* **As suas tarefas**
1. Transcreva, sem qualquer alteração, o trecho do excerto do documento que começa nas palavras que contêm "3. A Demandada" e termina em "a esta ata.".
2. Resuma o excerto do documento em duas frases.
3. Indique todas as datas escritas no formato numérico dia-mês-ano que constam do excerto do documento.

* **Excerto do documento**
Com interesse para a resolução da causa, tendo em conta as várias soluções jurídicas plausíveis, ficou provado que: ---

1. No período compreendido entre 04-12-1997 e 17-03-2019, a Demandada foi proprietária da fração autónoma designada pela letra “F”, correspondente ao Rés-do-Chão direito, do prédio constituído em propriedade horizontal, sito na [...], n.º 6, [Cód. Postal-1], [...], descrito na Conservatória do Registo Predial de [...], sob a ficha 1778, da freguesia de [...], cf. fls. 6 a 11; ---

2. A Demandada pagou as quotas do condomínio vencidas até abril de 2011. ---

3. A Demandada não pagou as quantias respeitantes às quotas de condomínio da referida fração, vencidas desde o mês de maio de 2011 até fevereiro de 2019; ---

4. As referidas quotas tinham o valor de €15,28 (quinze euros e vinte e oito cêntimos), mensais ou €45,84 trimestrais, cf. fls. 12 e 13; ---

5. A testemunha [PES-5] viveu na fração identificada nos autos, cerca de 3 anos, desde uma data não apurada do ano 2016 até à venda da fração pela Demandada, em março de 2019; ---

6. Na assembleia dos condóminos realizada no dia 25-10-2016, esteve presente a referida testemunha da Demandada, cf. fls. 14 a 17; ---

7. Na ata da referida assembleia dos condóminos consta o seguinte: ---

“R/C Dt. º, representado pela amiga [PES-6], de acordo c/ o documento anexado a esta ata.

Foram discutidos os seguintes assuntos:

(…)

2) Análise dos valores em dívida pelos condóminos e medidas a tomar.

Foi dado os valores que os condóminos têm a pagar.

(…)

* **Dados fornecidos**
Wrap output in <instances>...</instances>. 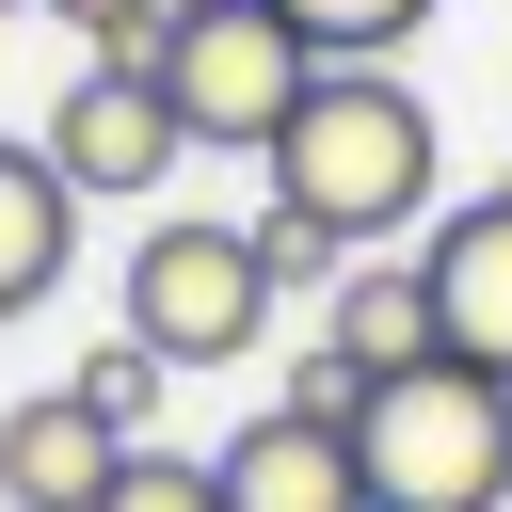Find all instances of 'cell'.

* **Lista de soluções**
1.
3. A Demandada não pagou as quantias respeitantes às quotas de condomínio da referida fração, vencidas desde o mês de maio de 2011 até fevereiro de 2019; ---

4. As referidas quotas tinham o valor de €15,28 (quinze euros e vinte e oito cêntimos), mensais ou €45,84 trimestrais, cf. fls. 12 e 13; ---

5. A testemunha [PES-5] viveu na fração identificada nos autos, cerca de 3 anos, desde uma data não apurada do ano 2016 até à venda da fração pela Demandada, em março de 2019; ---

6. Na assembleia dos condóminos realizada no dia 25-10-2016, esteve presente a referida testemunha da Demandada, cf. fls. 14 a 17; ---

7. Na ata da referida assembleia dos condóminos consta o seguinte: ---

“R/C Dt. º, representado pela amiga [PES-6], de acordo c/ o documento anexado a esta ata.

2. Entre 04-12-1997 e 17-03-2019, a Demandada foi proprietária da fração "F", o rés-do-chão direito de um prédio em propriedade horizontal, e pagou as quotas de condomínio vencidas até abril de 2011, mas não as vencidas de maio de 2011 a fevereiro de 2019, no valor de €15,28 mensais ou €45,84 trimestrais. Uma testemunha da Demandada, que viveu na fração desde uma data não apurada de 2016 até à sua venda em março de 2019, esteve presente na assembleia de condóminos de 25-10-2016, cuja ata inclui a análise dos valores em dívida pelos condóminos.

3.
04-12-1997
17-03-2019
25-10-2016